Kerrigan's main competition at the 1994 Olympics was 17-year-old Oksana Baiul from the Ukraine, who had won the 1993 World Championships. Kerrigan, who was continuously surrounded by multiple security guards during the Olympics, won the short program, and although she made a small mistake near the beginning of her free skate, she completed a near-perfect routine. Baiul also made a minor mistake but also otherwise skated flawlessly. In the end, four judges voted for Kerrigan and five voted for Baiul. Kerrigan took the silver medal, missing the gold by a mere one-tenth of a percentage point.
Following the Olympics Kerrigan turned professional and became one of the most successfully marketed athletes ever. Despite never winning an Olympic gold, she was incredibly popular for her gritty determination to return to the ice alongside Harding to take the silver. Kerrigan turned that popularity into millions in endorsements and ice show appearances. She competed for her last medal at the 2000 Goodwill Games, where she took the bronze.
On September 9, 1995, Kerrigan married her agent, Jerry Soloman. She continued to skate, including tours with "Champions on Ice," "Grease on Ice," "Footloose on Ice," and "Halloween on Ice." She recorded a song, "The Distance," which she used during her routine at Brian Boitano's Skating Spectacular in January 2003. In the same year she published an instructional book entitled Artistry on Ice. She has also hosted several skating events, including an international competition produced by Lifetime television in 2002. In December 1996 Kerrigan gave birth to a son, Matthew. When he was an infant, he traveled often with his mother, but Kerrigan expects as he ages that she will cut back on her travels to stay home. Kerrigan and Solomon live close to Kerrigan's family in Massachusetts.

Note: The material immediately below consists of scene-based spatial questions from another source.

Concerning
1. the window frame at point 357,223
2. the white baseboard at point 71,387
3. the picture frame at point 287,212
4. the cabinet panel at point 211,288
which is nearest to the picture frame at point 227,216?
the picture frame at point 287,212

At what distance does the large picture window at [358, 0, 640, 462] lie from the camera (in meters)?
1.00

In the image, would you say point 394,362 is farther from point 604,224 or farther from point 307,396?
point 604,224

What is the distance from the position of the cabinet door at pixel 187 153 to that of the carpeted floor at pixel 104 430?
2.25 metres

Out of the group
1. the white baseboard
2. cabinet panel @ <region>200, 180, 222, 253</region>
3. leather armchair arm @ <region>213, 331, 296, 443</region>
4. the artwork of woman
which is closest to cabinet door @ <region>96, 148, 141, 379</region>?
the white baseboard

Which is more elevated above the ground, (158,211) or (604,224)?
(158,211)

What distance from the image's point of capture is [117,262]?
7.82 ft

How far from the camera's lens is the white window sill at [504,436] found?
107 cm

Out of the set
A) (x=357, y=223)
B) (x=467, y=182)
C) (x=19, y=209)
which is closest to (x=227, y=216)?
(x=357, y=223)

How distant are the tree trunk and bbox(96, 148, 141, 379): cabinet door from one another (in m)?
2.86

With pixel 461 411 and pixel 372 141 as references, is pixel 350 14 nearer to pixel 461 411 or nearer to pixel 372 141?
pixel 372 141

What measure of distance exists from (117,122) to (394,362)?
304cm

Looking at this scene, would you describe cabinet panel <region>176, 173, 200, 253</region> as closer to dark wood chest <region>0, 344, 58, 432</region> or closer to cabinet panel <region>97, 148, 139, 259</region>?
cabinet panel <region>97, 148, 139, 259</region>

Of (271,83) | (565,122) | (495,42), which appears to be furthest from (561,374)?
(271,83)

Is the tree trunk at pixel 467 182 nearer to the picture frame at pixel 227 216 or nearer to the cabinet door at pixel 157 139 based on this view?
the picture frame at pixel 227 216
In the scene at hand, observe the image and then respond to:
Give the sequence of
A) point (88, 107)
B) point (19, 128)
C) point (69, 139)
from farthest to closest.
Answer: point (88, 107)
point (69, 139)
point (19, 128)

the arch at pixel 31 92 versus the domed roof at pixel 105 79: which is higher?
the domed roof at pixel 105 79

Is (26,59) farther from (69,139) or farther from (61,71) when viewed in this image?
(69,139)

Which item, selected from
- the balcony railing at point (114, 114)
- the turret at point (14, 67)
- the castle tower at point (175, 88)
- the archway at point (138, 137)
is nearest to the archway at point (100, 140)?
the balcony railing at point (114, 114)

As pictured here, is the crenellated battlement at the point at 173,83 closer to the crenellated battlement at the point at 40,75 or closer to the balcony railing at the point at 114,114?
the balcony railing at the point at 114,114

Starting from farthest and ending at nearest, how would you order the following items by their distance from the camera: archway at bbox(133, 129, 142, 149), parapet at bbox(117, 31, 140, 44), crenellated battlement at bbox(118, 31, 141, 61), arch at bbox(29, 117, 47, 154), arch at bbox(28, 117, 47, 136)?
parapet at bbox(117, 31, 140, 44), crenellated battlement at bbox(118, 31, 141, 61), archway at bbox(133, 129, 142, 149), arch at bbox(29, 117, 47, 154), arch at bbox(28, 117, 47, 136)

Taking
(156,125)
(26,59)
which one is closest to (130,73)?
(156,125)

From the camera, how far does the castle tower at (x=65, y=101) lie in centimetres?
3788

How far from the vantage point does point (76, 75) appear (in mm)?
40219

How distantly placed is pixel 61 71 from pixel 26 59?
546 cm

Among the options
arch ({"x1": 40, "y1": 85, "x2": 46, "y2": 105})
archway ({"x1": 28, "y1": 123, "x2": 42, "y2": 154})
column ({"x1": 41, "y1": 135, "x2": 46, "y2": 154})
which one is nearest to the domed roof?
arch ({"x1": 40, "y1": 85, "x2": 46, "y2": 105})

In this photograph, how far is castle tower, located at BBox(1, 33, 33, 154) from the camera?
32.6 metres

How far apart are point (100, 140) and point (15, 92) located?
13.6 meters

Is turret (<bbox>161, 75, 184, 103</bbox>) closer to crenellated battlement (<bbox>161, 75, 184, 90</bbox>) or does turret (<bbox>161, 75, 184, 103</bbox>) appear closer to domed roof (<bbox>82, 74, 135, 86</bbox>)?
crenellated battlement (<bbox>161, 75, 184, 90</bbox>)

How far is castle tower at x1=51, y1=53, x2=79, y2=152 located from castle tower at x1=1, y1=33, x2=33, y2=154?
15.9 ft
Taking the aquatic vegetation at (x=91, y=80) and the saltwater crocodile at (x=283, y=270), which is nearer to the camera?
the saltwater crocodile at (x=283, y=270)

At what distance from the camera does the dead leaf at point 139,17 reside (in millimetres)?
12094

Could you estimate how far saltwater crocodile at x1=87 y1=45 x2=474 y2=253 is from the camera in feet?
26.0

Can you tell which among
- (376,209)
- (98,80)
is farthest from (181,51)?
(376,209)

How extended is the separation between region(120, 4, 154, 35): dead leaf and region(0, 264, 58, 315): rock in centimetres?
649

In spite of her many attempts to move past the saga of her attack, she is still questioned about it often. In 1998 she agreed to appear for an interview on the Fox network with Harding. The segment was, in itself, bizarre as the two had their first encounter since the Olympics. Kerrigan, who remains convinced that Harding had prior knowledge of the attack, did not receive an apology from Harding. Nonetheless, she has done her best to move on. "Sometimes I think, 'Why do I always have to be linked to something like that?'" she told The Boston Globe. "It all seems so bizarre, weird. I don't think about it much, really, until some totally bizarre incident happens and it's in the news all the time and I think, 'I was part of something like that?' It doesn't even seem real to me."